Gegenwärtige Forschungsschwerpunkte sind: Wissenschaftsgeschichte der Frühen Neuzeit (Naturphilosophie, Materielehre, Methodologie); Chemiegeschichte des 18. bis 19. Jahrhunderts (Disziplingeschichte, Kommunikation); Geschichte instrumenteller Innovationen zwischen Physik und Chemie; Materielle Kultur der Wissenschaften (Instrumenten- und Sammlungsgeschichte); Geschichte der Physik und technischen Akustik; Theorie und Beobachtung in der babylonischen Astronomie. Weitere Informationen…

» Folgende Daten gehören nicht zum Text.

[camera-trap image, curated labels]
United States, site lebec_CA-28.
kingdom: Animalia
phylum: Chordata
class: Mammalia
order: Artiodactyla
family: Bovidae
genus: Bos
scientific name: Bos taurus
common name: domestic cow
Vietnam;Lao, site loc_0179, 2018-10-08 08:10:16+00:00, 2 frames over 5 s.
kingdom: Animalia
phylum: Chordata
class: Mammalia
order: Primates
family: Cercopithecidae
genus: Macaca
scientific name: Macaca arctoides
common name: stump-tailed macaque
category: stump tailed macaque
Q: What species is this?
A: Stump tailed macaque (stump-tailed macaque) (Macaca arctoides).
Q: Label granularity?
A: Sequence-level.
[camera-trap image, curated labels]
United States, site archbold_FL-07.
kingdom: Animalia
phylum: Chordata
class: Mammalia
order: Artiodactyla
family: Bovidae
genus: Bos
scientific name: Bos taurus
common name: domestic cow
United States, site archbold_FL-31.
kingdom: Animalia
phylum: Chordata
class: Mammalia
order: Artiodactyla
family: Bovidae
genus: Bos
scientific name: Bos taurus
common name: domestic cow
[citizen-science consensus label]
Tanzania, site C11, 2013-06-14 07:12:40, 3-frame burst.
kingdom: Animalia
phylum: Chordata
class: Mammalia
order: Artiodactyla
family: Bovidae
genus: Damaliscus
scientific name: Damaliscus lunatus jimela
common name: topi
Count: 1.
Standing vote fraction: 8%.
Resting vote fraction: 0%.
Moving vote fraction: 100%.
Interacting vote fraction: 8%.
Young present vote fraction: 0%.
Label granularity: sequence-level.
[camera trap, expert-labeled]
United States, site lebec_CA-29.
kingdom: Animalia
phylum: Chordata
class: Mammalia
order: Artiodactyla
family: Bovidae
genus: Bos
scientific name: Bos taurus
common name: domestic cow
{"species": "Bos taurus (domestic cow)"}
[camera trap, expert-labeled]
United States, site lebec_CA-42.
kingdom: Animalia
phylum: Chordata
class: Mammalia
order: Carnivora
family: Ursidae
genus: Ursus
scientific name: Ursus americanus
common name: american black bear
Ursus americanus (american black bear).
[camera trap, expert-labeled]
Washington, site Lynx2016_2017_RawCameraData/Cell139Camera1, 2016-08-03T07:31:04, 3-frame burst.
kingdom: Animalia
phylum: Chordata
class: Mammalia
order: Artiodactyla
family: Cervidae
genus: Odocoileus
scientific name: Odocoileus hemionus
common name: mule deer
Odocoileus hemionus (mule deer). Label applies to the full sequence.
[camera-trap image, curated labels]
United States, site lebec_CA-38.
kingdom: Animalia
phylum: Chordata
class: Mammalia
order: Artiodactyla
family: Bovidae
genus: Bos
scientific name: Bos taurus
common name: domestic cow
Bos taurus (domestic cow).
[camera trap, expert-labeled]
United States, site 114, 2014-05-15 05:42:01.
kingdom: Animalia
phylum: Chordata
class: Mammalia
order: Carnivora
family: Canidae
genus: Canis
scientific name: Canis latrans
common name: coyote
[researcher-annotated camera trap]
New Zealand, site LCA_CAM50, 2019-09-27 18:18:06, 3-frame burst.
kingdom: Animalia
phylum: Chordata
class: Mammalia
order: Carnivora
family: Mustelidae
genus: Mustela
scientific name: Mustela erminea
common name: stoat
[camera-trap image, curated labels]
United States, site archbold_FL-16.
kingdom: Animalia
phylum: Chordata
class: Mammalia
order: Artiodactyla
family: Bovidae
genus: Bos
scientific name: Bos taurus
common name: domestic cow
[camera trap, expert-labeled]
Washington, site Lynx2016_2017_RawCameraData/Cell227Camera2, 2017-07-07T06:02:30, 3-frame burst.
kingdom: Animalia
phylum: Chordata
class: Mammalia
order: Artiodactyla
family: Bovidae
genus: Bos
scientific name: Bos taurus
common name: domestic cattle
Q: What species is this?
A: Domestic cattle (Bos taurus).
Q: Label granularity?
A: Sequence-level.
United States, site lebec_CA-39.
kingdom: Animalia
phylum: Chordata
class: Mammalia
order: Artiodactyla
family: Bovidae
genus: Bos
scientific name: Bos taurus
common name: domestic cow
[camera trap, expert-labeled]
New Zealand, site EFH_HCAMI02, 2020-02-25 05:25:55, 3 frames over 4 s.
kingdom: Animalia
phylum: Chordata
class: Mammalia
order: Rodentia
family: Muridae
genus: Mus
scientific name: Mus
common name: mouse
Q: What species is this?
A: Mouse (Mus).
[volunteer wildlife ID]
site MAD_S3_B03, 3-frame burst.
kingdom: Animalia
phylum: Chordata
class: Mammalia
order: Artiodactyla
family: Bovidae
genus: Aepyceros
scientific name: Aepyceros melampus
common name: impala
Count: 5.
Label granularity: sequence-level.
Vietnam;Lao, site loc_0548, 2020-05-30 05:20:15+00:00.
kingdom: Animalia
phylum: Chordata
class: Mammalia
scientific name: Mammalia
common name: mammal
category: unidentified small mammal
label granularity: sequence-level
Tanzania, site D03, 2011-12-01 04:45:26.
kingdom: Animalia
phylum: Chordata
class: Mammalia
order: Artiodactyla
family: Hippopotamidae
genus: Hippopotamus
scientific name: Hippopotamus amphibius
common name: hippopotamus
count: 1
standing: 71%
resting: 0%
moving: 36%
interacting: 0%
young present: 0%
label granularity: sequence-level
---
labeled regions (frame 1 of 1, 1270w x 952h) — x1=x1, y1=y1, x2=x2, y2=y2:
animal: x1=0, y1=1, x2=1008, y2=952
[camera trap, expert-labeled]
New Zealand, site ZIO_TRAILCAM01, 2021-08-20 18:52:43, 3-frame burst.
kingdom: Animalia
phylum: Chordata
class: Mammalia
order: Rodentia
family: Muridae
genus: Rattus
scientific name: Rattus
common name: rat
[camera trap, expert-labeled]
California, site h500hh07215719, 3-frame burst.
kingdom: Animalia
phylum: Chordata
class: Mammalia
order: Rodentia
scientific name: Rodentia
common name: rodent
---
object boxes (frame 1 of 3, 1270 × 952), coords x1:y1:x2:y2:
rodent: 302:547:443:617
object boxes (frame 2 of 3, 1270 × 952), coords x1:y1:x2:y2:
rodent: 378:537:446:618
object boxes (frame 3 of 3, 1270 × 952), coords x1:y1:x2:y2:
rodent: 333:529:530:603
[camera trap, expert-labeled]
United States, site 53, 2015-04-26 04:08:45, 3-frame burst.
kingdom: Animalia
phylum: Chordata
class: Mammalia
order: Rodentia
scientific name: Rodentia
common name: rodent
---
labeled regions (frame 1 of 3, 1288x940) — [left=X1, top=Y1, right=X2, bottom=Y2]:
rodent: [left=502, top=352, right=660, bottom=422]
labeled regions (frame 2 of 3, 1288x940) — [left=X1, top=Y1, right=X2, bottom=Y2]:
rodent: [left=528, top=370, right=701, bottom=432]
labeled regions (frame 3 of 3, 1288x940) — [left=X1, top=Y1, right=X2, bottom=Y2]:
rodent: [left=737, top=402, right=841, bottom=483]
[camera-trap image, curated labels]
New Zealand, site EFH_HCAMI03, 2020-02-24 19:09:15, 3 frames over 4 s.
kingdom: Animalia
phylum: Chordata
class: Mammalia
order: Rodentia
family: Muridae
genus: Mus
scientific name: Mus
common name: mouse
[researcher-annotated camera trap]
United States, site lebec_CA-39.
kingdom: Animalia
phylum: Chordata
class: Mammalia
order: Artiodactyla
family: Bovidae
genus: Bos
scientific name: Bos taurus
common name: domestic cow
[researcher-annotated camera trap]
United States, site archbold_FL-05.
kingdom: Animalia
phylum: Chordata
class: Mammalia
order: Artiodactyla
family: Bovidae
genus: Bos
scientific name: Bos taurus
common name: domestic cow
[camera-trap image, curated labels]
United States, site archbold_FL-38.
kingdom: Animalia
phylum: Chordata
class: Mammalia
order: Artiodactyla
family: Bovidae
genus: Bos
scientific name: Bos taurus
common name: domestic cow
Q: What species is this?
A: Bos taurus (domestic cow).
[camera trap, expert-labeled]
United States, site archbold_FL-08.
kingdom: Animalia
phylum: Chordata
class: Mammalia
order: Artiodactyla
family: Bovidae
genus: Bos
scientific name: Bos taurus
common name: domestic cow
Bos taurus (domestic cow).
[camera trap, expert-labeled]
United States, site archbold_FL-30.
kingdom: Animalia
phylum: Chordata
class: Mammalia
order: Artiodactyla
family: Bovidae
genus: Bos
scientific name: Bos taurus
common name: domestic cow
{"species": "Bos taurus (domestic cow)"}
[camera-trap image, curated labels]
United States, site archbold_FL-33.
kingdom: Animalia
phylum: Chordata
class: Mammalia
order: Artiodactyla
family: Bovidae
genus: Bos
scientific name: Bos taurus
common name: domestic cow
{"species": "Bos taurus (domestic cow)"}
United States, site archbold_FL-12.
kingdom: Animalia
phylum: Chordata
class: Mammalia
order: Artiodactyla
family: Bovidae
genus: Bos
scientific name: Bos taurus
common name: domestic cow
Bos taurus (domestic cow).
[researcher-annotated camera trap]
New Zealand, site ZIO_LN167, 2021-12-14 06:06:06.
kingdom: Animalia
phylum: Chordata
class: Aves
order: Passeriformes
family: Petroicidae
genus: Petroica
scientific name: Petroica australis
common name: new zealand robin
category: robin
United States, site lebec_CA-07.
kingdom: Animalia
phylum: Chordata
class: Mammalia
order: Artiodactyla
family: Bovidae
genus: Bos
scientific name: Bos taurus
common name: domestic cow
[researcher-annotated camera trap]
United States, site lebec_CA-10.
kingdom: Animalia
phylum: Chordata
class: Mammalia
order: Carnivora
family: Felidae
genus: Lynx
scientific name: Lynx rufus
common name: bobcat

In der Lehre ist eine disziplin- oder epochenspezifische Differenzierung weder wünschenswert noch aus Kapazitätsgründen möglich; vielmehr wird eine integrative Betrachtungsweise angestrebt, die - eher struktur- als ereignisgeschichtlich - auf die allgemeinhistorischen Voraussetzungen, die grundlegenden Konzepte/Methoden und die gesellschaftlichen Folgen der Naturwissenschaft zielt. In dieser Hinsicht ist die Wissenschaftsgeschichte in Regensburg als Angebotsfach für die gesamte Universität konzipiert. Indem das Fach historisches Wissen über Naturwissenschaft für Studierende ganz unterschiedlicher Fachrichtungen bereitstellt, bietet es innerhalb der Universität eine Plattform für eine historisch fundierte Reflexion über Wissenschaft, auf der die unterschiedlichen Wissenskulturen einander begegnen können. Die geringe Studentenzahl erleichtert den persönlichen Kontakt mit den Dozenten. Da die Wissenschaftsgeschichte Studierende ganz unterschiedlicher Disziplinen zusammenführt, ist eine individuelle und mit den Dozenten abgesprochene Studienplanung unabdingbar. Weitere Informationen…
Vom Lehrstuhl betreut wird eine der Universität gehörende Sammlung von etwa 900 historischen naturwissenschaftlichen Instrumenten und Apparaten des 18.-20. Jahrhunderts, deren älteste Stücke auf das Kloster St. Emmeram zurückgehen. Solche Sammlungen sind inzwischen selten geworden; die Regensburger zeichnet sich durch Provenienz und thematische Kohärenz aus. Die wissenschaftliche Betreuung reicht von der Inventarisierung, historischen Erforschung und Aufbereitung in Katalogform bis hin zur Konzeption und Durchführung von Ausstellungen. Diese Arbeit wird in Form von Projektseminaren regelmäßig in das Lehrangebot einbezogen.